Input:
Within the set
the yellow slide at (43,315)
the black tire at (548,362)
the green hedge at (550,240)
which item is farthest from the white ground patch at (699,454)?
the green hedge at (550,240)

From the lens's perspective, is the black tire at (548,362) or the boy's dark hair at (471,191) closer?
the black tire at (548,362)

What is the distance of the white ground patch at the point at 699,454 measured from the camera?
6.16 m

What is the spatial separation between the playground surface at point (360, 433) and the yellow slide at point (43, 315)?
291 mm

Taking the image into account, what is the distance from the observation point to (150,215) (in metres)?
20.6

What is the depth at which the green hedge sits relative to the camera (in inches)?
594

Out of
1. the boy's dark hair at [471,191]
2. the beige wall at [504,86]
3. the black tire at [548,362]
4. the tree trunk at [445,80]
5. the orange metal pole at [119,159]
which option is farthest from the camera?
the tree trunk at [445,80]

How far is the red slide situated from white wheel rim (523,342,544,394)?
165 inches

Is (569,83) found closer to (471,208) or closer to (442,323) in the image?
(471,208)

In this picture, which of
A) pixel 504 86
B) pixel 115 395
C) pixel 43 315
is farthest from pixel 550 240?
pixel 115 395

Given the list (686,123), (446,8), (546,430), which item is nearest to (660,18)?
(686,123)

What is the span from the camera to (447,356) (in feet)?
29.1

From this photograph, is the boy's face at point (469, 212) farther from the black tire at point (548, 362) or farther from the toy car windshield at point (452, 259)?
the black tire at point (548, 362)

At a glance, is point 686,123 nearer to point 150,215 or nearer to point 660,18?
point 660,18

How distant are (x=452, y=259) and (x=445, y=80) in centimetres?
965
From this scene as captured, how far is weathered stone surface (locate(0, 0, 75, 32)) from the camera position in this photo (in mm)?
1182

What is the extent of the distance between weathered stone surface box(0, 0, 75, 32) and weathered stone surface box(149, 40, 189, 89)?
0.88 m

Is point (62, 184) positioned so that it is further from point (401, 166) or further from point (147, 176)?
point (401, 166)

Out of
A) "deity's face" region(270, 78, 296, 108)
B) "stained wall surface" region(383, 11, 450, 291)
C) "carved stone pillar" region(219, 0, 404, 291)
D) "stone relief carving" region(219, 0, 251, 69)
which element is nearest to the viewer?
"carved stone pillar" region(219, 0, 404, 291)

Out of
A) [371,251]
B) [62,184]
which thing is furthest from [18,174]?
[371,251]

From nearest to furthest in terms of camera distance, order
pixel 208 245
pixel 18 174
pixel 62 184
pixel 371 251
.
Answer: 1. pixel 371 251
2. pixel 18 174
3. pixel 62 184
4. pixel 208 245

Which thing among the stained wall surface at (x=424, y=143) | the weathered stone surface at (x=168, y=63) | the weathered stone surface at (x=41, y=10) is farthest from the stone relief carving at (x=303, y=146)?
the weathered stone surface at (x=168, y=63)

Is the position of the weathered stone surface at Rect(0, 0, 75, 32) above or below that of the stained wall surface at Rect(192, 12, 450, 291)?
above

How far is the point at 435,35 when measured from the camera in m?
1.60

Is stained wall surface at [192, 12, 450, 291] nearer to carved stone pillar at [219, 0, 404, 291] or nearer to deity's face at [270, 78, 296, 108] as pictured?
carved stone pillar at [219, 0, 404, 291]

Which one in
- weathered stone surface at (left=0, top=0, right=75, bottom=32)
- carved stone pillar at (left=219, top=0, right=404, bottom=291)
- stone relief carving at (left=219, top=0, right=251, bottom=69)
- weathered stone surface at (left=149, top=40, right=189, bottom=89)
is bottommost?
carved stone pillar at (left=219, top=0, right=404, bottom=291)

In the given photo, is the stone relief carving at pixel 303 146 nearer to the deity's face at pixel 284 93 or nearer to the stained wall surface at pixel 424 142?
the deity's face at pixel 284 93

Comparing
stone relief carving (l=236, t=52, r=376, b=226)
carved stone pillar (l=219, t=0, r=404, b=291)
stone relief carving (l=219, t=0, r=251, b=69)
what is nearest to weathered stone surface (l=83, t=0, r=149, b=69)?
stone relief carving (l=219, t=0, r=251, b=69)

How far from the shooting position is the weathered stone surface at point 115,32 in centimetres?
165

Objective: All of the records must be repeated exactly.

Finished answer:
Within the set
the yellow slide at (43,315)
the black tire at (548,362)
the green hedge at (550,240)
which item is farthest from the white ground patch at (699,454)?
the green hedge at (550,240)

From the lens's perspective, is the black tire at (548,362) or the boy's dark hair at (471,191) closer?
the black tire at (548,362)

What is the distance of the white ground patch at the point at 699,454 measured from the camera?
6.16 m

What is the spatial separation between the playground surface at point (360, 433) and the yellow slide at point (43, 315)?
291 mm

Taking the image into account, what is the distance from the observation point to (150,215) (in metres)?
20.6

What is the depth at which the green hedge sits relative to the camera (in inches)?
594

Out of
1. the boy's dark hair at [471,191]
2. the beige wall at [504,86]
3. the black tire at [548,362]
4. the tree trunk at [445,80]
5. the orange metal pole at [119,159]
which option is farthest from the camera?
the tree trunk at [445,80]

How far is the red slide situated from white wheel rim (523,342,544,394)?
165 inches

Is (569,83) found closer to (471,208) or closer to (442,323) in the image?
(471,208)

In this picture, which of
A) pixel 504 86
B) pixel 115 395
C) pixel 43 315
is farthest from pixel 550 240?
pixel 115 395

Given the list (686,123), (446,8), (546,430), which item is nearest to (660,18)?
(686,123)

What is the span from the camera to (447,356) (in feet)?
29.1

From this photograph, is the boy's face at point (469, 212) farther from the black tire at point (548, 362) or farther from the toy car windshield at point (452, 259)?
the black tire at point (548, 362)

At a glance, is point 686,123 nearer to point 150,215 or nearer to point 660,18?
point 660,18

How distant are (x=452, y=259) and (x=445, y=80) in centimetres?
965
From this scene as captured, how far is weathered stone surface (locate(0, 0, 75, 32)) from the camera position in this photo (in mm)?
1182

What is the extent of the distance between weathered stone surface box(0, 0, 75, 32) and weathered stone surface box(149, 40, 189, 89)?
0.88 m

Is point (62, 184) positioned so that it is further from point (401, 166) or further from point (147, 176)?
point (401, 166)

Out of
A) "deity's face" region(270, 78, 296, 108)
B) "stained wall surface" region(383, 11, 450, 291)
C) "carved stone pillar" region(219, 0, 404, 291)
D) "stone relief carving" region(219, 0, 251, 69)
which element is nearest to the viewer?
"carved stone pillar" region(219, 0, 404, 291)

Out of
A) [371,251]
B) [62,184]
which thing is furthest from [18,174]?
[371,251]

From nearest to furthest in terms of camera distance, order
pixel 208 245
pixel 18 174
pixel 62 184
pixel 371 251
.
Answer: 1. pixel 371 251
2. pixel 18 174
3. pixel 62 184
4. pixel 208 245

Which thing among the stained wall surface at (x=424, y=143) | the weathered stone surface at (x=168, y=63) | the weathered stone surface at (x=41, y=10) is farthest from the stone relief carving at (x=303, y=146)?
the weathered stone surface at (x=168, y=63)

Is the position of the weathered stone surface at Rect(0, 0, 75, 32) above or below that of the stained wall surface at Rect(192, 12, 450, 291)?
above

How far is the point at 435,35 when measured from the camera in m?
1.60

Is stained wall surface at [192, 12, 450, 291] nearer to carved stone pillar at [219, 0, 404, 291] or nearer to deity's face at [270, 78, 296, 108] as pictured?
carved stone pillar at [219, 0, 404, 291]

Which one in
- weathered stone surface at (left=0, top=0, right=75, bottom=32)
- carved stone pillar at (left=219, top=0, right=404, bottom=291)
- stone relief carving at (left=219, top=0, right=251, bottom=69)
- weathered stone surface at (left=149, top=40, right=189, bottom=89)
is bottommost?
carved stone pillar at (left=219, top=0, right=404, bottom=291)

In the given photo, is the stone relief carving at pixel 303 146 nearer to the deity's face at pixel 284 93 or nearer to the stained wall surface at pixel 424 142?
the deity's face at pixel 284 93

Comparing
stone relief carving (l=236, t=52, r=376, b=226)
carved stone pillar (l=219, t=0, r=404, b=291)
stone relief carving (l=219, t=0, r=251, b=69)
what is nearest to weathered stone surface (l=83, t=0, r=149, b=69)?
stone relief carving (l=219, t=0, r=251, b=69)

How far from the shooting position is the weathered stone surface at point 115,32 in centimetres?
165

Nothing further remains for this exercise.